» Work order: Only lines containing the string "text" belong in the answer; copy all of them from the entries.

Start of Block

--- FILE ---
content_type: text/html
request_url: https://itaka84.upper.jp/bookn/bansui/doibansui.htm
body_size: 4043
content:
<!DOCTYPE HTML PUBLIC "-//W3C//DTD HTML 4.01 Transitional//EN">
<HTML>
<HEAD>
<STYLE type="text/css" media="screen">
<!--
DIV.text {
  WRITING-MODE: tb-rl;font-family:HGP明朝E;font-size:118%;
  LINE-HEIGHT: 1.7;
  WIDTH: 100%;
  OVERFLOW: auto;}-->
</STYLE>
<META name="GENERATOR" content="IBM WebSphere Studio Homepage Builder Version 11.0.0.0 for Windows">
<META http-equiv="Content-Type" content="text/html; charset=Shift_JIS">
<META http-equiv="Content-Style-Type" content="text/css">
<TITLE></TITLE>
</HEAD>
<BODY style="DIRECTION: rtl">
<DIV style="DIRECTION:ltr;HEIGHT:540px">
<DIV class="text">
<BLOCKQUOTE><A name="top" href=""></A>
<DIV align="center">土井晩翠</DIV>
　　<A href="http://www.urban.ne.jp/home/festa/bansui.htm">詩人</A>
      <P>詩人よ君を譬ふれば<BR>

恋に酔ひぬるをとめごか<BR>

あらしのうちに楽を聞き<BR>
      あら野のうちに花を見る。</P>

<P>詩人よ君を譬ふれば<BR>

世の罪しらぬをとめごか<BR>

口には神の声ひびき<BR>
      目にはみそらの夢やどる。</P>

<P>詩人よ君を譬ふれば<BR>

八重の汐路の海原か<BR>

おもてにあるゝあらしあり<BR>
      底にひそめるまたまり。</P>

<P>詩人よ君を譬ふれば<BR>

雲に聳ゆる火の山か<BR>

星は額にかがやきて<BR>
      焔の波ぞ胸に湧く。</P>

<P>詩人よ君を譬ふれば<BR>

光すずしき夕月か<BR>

End of Block

» Written response:
content_type: text/html
<STYLE type="text/css" media="screen">
DIV.text {
<META http-equiv="Content-Type" content="text/html; charset=Shift_JIS">
<META http-equiv="Content-Style-Type" content="text/css">
<DIV class="text">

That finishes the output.